In a compound light microscope, light is concentrated in the condenser and focused through the specimen to the objective lens, where it is funneled to the eyepiece for viewing. While the objective lens is the determining factor in how much the image is magnified, viewing at higher magnifications is not possible without an adequate condenser.
Function of the Condenser
Microscopes have either a mirror or a light source mounted on the underside shining up towards the specimen. A condenser focuses this light through the specimen, drastically sharpening the image and allowing the microscope to maintain a clear image at higher resolutions.
Microscopes Without Condensers
Condenser lenses are most useful when viewing at high magnifications of 400X and above. If a microscope maximum magnification is much lower than this, it may not have a condenser. Some microscope mirrors are concave lenses, designed to focus light onto the specimen without a condenser at very low magnifications.

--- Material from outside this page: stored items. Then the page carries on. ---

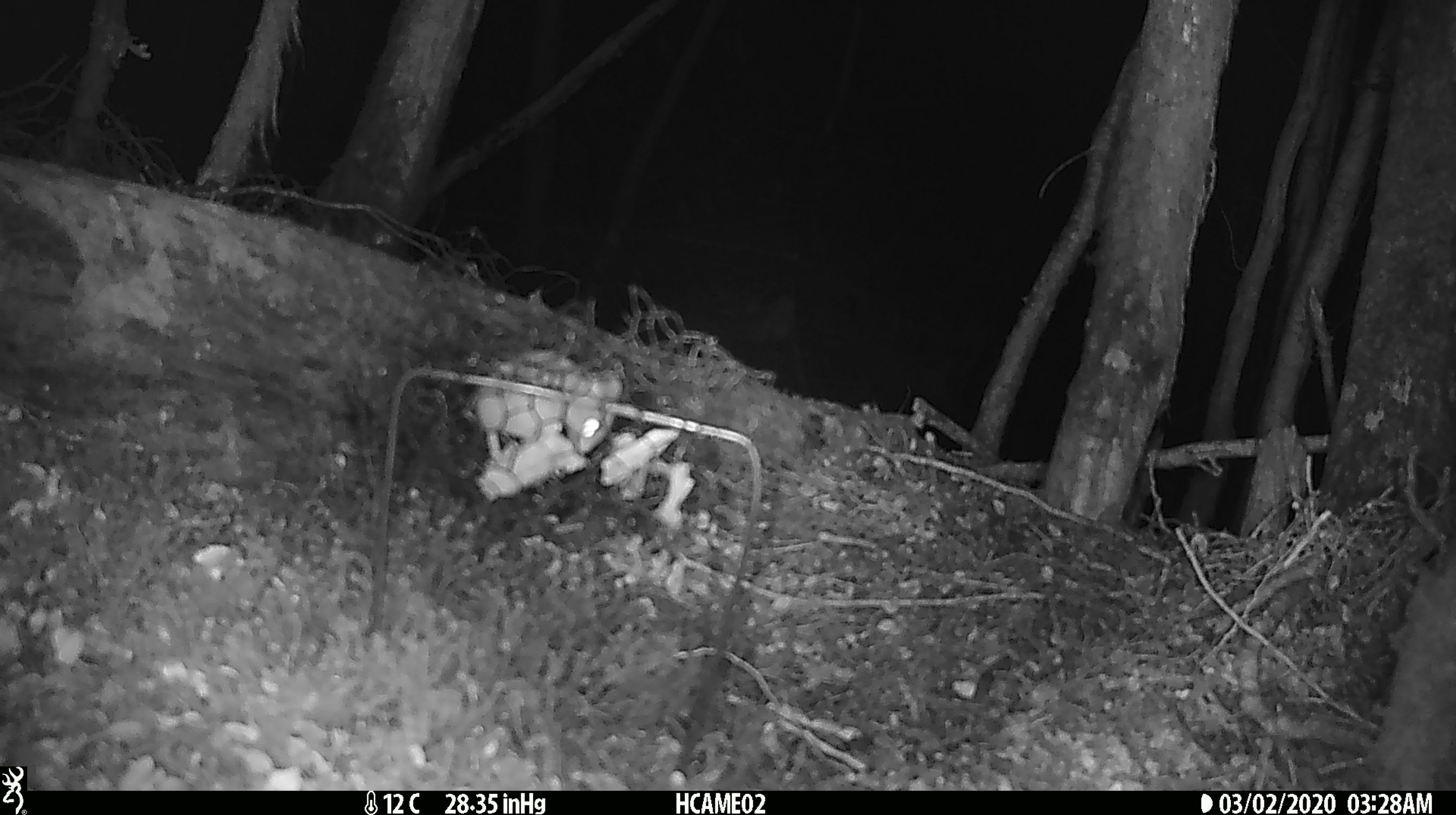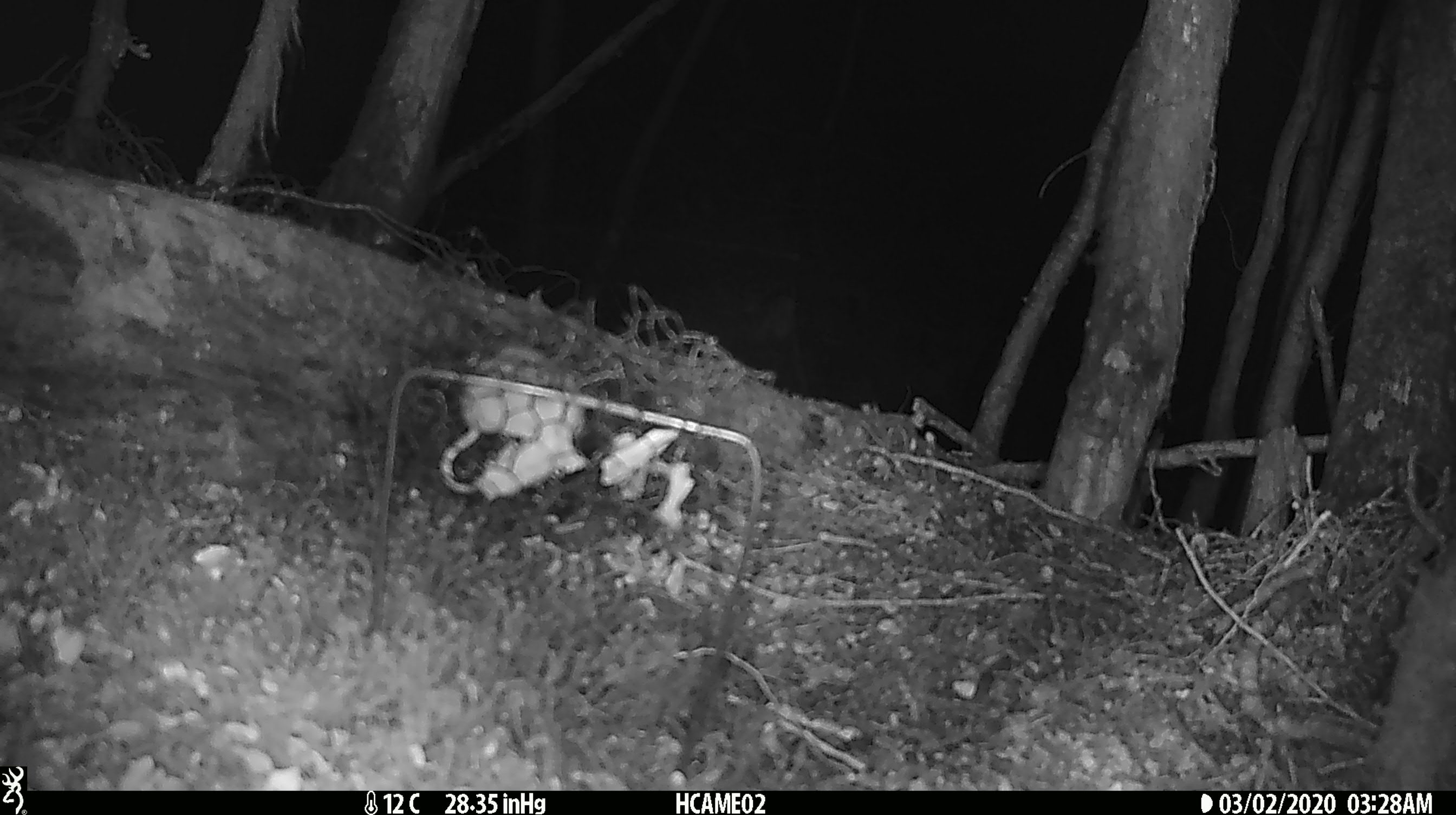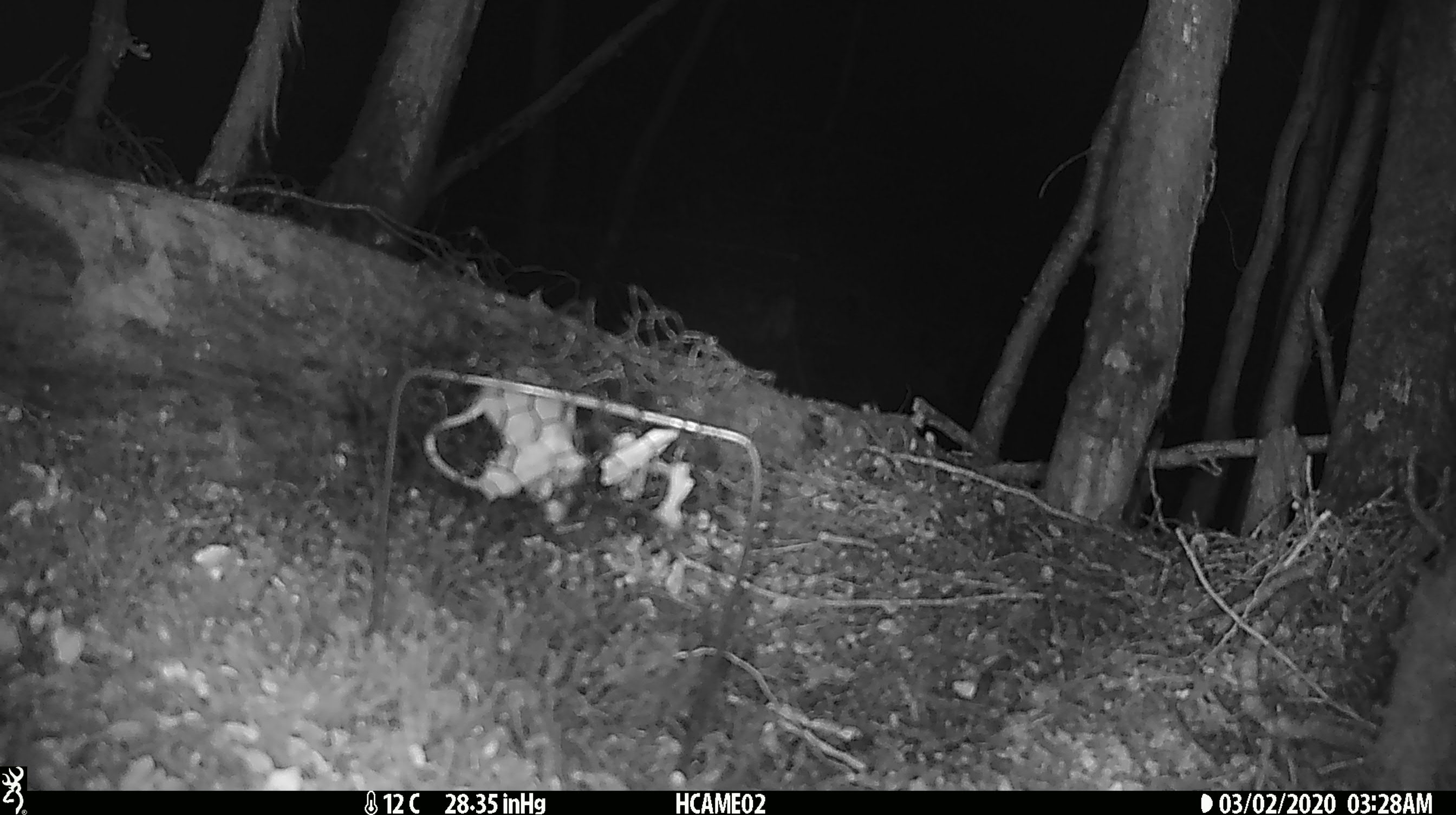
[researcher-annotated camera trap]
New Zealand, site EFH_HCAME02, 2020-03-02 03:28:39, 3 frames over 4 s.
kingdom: Animalia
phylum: Chordata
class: Mammalia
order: Rodentia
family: Muridae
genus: Mus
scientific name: Mus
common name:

The standard condenser used today is called the Abbe condenser. There are two major varieties of specialized condensers that represent improvements to the Abbe condenser. The first is the aplanatic condenser, which corrects for spherical aberrations. Spherical aberrations reduce the ability of a condenser to focus all the light onto a specific point. The achromatic condenser corrects for chromatic aberrations. Chromatic aberrations prevent a condenser from focusing different wavelengths of light onto the same point.
Condensers in Electron Microscopes
Electron microscopes also have condensers similar to light microscopes. These condensers focus electron beams through the specimen. Condensers are a part of all transmission and scanning electron microscopes.